Notice the overall memory consumption of 152,1MB
. The fixed size hash map implementation was just initialized with the wrong size and the pool allocator just allocated 3MB
more than needed. After fixing this, the overall memory consumption is down to 149,3MB
.
This is also integrated into the cmake and makefile build system. You can run make tests-voxelformat-heaptrack
to generate a heaptrack file that can be analyzed with the heaptrack
gui application.
A few of the collection classes also got chunk allocators as well as free lists to reduce the memory fragmentation and overhead while allocating and freeing memory.
Memory leaks
Two memory leaks were also fixed in the error handling code of the genland
and the importAsPlane
lua bindings. While investigating them I've also found that there were not unit tests for importAsPlane
. This is now fixed, too and the scripting docs also got updated.
Google benchmark - hotspot
There are always two tools that I use to analyze performance, the google benchmark library and hotspot
- a tool that also uses the linux perf framework, but provides a nice gui on top of it. The google benchmark library is great to measure small code snippets and compare different implementations. hotspot
is more useful to analyze the overall application performance and find bottlenecks.
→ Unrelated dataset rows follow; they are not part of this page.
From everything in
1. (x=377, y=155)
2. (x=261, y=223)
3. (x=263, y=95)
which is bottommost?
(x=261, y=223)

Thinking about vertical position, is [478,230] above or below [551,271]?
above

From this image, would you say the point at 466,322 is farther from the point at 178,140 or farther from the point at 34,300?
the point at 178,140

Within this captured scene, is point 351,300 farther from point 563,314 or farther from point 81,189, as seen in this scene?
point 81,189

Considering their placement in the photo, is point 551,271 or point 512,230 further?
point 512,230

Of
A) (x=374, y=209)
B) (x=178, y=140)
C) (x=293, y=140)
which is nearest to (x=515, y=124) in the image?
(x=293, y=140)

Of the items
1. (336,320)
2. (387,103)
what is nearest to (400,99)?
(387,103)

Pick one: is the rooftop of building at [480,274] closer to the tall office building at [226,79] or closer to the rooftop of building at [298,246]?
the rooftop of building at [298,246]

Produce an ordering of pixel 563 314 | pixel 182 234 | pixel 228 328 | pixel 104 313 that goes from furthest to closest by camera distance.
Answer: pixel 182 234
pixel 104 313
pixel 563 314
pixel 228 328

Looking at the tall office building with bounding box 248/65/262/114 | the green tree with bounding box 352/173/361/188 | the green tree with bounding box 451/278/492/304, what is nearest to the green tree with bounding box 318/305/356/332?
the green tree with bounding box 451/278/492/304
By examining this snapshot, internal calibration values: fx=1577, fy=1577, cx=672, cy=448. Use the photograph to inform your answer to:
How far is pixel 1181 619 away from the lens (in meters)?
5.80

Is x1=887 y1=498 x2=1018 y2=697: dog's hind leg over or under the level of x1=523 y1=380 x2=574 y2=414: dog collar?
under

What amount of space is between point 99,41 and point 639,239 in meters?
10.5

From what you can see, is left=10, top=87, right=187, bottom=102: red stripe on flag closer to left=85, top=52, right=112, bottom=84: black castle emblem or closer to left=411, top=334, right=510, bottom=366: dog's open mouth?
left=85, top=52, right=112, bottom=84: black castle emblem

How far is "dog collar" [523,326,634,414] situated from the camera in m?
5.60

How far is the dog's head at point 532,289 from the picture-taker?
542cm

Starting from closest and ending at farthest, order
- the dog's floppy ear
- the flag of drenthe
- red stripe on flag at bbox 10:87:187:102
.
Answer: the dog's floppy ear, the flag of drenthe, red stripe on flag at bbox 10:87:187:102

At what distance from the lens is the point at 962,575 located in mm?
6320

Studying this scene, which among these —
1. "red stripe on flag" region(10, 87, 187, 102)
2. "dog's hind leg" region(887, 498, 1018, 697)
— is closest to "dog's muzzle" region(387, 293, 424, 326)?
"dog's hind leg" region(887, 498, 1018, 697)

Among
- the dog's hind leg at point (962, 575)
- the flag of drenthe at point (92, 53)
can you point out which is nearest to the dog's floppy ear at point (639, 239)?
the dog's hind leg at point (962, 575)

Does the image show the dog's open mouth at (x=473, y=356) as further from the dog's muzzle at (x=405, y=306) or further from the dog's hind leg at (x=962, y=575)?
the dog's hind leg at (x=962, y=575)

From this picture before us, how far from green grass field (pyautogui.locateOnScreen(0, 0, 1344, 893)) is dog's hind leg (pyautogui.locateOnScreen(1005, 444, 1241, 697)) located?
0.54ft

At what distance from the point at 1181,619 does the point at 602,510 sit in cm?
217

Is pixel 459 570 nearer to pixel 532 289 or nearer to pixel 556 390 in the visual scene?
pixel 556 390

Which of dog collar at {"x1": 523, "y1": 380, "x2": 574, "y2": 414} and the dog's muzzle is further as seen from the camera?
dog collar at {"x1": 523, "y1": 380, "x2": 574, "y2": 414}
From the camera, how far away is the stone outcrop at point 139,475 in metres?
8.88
One of those bottlenecks was the PaletteLookup
class that is used to find the closest matching color in a palette. This is used in multiple places, for example when voxelizing meshes or converting images to voxel data. The original implementation used a hash map to speed up repeating lookups. But this map couldn't get used in multiple threads. The current implementation uses a fixed size array - and is using quantization to perform O(1) lookups. This is a huge speedup, especially when voxelizing meshes with many different colors and using multiple threads.
Before this change was made, the PaletteLookup
dominated the cpu usage in my measurements. After the change, the PaletteLookup
is not even visible anymore in the hotspot flame graph without zooming in (second screenshot).